Mac-Talla Mara is an Islay single malt which is focused on the coastal deliciousness that you often find in whiskies from the famous Hebridean island. Though we don’t know which distillery on Islay this whisky came from, we do know that it was drawn from American oak casks, and bottled at cask strength by the Morrison family, which has long been involved with the world of Scotch whisky.Masters of Malt
Light gold in colour, the medium thick swirl line beads up immediately and drops thick legs as well as thick syrupy teardrops that hang just below it.
Iv’e found occasionally that cask strength whisky can hold back aromas, almost creating a seal that they just can break through, sometimes needing a small drop of water to open up, this whisky is completely the opposite, it’s straight in your face, wow.
There’s lashings of peat about this, slightly medicinal with germoline, the BBQ meat thing is also big here, and yet in the background there are fruit notes, grapefruit, green apple skins, Victoria plums, lemon and it’s almost fizzy too, like sherbet.
The mouthfeel is thinner than I expected, and it’s immediately obvious that as well as loads of peat this whisky comes with a fair amount of spice initially too.
Smouldering dying ashy embers are stronger on the palate, rather than BBQ coals in full swing. On second sip the spices die away quite quickly, they are nice though, root ginger and cinnamon gobstoppers firstly. White pepper and chilli flakes, finish the spices. Faint fruit notes from the nose are here too, but the peat and spices hold them in check, and I’m getting a pinch of salt on the tip of my tongue.

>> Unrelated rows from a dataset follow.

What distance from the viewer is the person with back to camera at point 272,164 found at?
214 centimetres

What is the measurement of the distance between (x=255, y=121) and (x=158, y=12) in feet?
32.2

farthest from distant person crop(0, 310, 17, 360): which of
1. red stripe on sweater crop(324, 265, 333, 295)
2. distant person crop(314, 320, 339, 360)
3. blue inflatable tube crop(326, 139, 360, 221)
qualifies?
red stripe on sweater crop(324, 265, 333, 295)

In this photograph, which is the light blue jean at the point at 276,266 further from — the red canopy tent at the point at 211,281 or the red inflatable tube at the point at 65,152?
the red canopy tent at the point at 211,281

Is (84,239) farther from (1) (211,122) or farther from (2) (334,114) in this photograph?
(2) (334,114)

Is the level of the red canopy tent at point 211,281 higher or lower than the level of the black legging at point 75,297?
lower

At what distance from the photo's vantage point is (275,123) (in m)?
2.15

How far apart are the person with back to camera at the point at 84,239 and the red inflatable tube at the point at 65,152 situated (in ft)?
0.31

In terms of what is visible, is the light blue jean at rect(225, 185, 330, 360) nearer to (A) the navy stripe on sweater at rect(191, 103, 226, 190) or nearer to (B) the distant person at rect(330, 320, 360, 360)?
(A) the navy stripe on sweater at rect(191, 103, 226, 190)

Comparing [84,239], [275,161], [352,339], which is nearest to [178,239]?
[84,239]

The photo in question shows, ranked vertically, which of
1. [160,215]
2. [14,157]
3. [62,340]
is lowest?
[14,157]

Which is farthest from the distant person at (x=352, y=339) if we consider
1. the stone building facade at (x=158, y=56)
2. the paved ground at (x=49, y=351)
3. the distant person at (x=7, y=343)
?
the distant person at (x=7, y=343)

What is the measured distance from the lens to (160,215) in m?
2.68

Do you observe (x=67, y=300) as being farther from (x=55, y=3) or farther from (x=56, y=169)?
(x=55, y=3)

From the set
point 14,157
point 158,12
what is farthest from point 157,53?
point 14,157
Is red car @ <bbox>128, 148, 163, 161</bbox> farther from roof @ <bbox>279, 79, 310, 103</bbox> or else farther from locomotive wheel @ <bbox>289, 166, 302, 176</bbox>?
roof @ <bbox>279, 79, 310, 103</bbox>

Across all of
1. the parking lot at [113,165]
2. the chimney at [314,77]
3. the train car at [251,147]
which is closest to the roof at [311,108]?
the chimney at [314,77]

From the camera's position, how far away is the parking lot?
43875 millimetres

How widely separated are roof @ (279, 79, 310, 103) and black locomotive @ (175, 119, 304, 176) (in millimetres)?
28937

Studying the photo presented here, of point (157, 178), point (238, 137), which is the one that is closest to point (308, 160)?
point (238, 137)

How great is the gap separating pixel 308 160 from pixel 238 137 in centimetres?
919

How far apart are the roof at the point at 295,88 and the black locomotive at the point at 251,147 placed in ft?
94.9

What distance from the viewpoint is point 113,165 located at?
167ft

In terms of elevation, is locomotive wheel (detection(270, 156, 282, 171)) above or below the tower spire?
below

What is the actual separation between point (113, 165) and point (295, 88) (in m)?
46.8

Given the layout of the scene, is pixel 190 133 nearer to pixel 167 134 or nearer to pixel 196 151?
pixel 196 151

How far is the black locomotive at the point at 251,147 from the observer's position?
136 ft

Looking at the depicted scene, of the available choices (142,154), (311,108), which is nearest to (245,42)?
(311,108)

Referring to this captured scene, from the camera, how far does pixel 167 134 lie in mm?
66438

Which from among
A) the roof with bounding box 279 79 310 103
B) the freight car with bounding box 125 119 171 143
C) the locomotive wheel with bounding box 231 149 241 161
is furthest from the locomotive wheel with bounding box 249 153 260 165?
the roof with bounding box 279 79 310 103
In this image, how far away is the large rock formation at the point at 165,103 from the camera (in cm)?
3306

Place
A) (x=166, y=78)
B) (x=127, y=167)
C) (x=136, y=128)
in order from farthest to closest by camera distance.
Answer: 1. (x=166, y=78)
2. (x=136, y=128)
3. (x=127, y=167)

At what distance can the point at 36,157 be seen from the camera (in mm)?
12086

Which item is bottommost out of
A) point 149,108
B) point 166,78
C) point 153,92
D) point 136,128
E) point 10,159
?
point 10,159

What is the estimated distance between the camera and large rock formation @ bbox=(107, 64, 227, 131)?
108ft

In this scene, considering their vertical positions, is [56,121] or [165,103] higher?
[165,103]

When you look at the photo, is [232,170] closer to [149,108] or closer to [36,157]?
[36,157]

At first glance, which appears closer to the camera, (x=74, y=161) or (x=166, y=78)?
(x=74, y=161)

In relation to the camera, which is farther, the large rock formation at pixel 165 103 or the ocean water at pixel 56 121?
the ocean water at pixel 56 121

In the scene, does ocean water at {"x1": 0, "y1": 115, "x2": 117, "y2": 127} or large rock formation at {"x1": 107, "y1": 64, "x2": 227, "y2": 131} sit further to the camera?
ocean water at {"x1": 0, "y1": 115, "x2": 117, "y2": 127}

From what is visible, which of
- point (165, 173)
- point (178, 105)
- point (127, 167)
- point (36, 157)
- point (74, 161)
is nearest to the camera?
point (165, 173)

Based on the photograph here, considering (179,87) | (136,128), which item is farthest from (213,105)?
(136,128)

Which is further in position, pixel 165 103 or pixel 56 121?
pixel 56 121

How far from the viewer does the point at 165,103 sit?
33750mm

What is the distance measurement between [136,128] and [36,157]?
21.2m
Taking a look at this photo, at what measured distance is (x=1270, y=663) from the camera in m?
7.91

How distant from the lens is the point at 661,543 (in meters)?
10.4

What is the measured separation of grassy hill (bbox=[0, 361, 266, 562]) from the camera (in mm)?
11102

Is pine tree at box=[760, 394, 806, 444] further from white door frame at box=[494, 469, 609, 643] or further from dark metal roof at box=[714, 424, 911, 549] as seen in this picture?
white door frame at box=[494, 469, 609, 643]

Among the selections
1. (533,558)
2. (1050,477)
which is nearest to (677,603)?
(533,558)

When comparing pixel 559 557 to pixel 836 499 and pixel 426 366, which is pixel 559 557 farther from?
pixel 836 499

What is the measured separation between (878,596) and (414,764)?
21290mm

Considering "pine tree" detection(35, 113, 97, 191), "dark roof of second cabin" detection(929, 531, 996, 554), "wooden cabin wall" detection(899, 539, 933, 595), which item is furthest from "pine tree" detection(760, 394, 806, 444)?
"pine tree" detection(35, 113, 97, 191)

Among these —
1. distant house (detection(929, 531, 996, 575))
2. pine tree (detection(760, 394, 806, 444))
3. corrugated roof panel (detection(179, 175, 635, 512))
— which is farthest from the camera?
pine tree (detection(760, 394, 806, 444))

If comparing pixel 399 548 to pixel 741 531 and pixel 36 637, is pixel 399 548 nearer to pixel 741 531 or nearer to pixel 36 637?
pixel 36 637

Even more time and a real sweetness comes through, something like a sugary paste, and the spices are starting to ramp up, becoming quite chest warming. Grapefruit is back, pomelo, fried apricots, and new make red berries eventually. That salinity is among the strongest I’ve come across in a whisky, it’s something i personally really enjoy.
Bitter lemon with a little drying, cranberries, cough syrup, molasses, and heading towards mocha style coffee, with some cask char to finish off. Long side of medium in length.
Well, this bottle of cask strength whisky from an undisclosed Islay distillery comes in at around £50, and i think it’s a great whisky experience for the money, especially if you love peated whisky. The peat level is full on, and continues to be right through the dram, it’s joined by a fair amount of spices that come and go during the development, overall it’s a slap around the face peated whisky, which new comers to whisky might find a little to much, i’d say it’s definitely aimed at the more experienced whisky drinker.